───── GIVEN INFORMATION
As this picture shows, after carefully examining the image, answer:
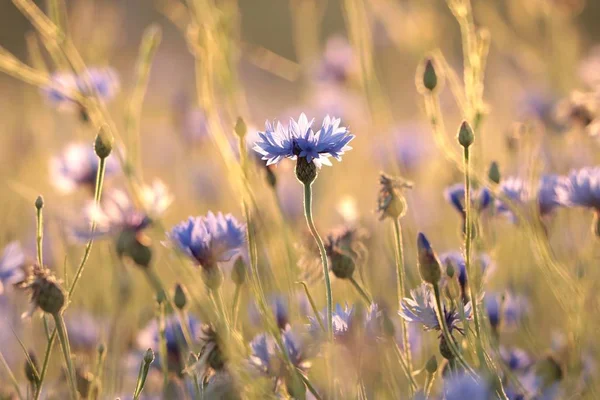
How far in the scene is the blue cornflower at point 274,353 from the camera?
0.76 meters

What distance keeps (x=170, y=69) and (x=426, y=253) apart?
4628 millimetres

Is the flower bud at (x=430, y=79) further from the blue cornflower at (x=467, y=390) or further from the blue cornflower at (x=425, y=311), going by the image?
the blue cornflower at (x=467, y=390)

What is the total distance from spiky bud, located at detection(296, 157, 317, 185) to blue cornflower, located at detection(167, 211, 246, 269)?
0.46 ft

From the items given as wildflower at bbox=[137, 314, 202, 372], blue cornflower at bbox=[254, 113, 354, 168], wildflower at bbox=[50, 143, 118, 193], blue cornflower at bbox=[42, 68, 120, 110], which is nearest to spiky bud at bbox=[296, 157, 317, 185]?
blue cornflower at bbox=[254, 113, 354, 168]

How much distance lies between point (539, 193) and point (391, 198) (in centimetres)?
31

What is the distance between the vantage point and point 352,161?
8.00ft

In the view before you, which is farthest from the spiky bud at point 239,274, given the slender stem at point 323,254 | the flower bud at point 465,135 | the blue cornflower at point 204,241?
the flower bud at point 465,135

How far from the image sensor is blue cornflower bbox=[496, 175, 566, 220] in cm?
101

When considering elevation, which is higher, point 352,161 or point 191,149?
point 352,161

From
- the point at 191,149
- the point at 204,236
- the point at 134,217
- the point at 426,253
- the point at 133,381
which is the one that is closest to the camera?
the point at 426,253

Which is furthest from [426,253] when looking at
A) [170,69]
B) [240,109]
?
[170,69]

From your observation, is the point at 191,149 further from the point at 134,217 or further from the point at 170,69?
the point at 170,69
──────────
EXERCISE REQUIREMENTS = Find the line with "What is the total" in the listing above, then write out that line and each remaining line exactly, with no other text.

EXERCISE RESULT =
What is the total distance from spiky bud, located at detection(296, 157, 317, 185) to blue cornflower, located at detection(167, 211, 246, 269)?
0.46 ft

From the items given as wildflower at bbox=[137, 314, 202, 372], blue cornflower at bbox=[254, 113, 354, 168], wildflower at bbox=[50, 143, 118, 193], blue cornflower at bbox=[42, 68, 120, 110], which is nearest to spiky bud at bbox=[296, 157, 317, 185]?
blue cornflower at bbox=[254, 113, 354, 168]

How much distance lies between point (539, 193) and point (391, 198) (in centimetres)?
31

What is the distance between the vantage point and point 352,161?
8.00ft

In the view before you, which is farthest from the spiky bud at point 239,274, given the slender stem at point 323,254 | the flower bud at point 465,135 | the blue cornflower at point 204,241?
the flower bud at point 465,135

How far from the image sensor is blue cornflower bbox=[496, 175, 566, 220] in cm?
101

When considering elevation, which is higher, point 352,161 or point 191,149?
point 352,161

From
- the point at 191,149
- the point at 204,236
- the point at 134,217
- the point at 426,253
- the point at 133,381
which is the one that is closest to the camera?
the point at 426,253

Which is furthest from [426,253] when looking at
A) [170,69]
B) [240,109]
?
[170,69]

From your observation, is the point at 191,149 further from the point at 134,217 or further from the point at 170,69?
the point at 170,69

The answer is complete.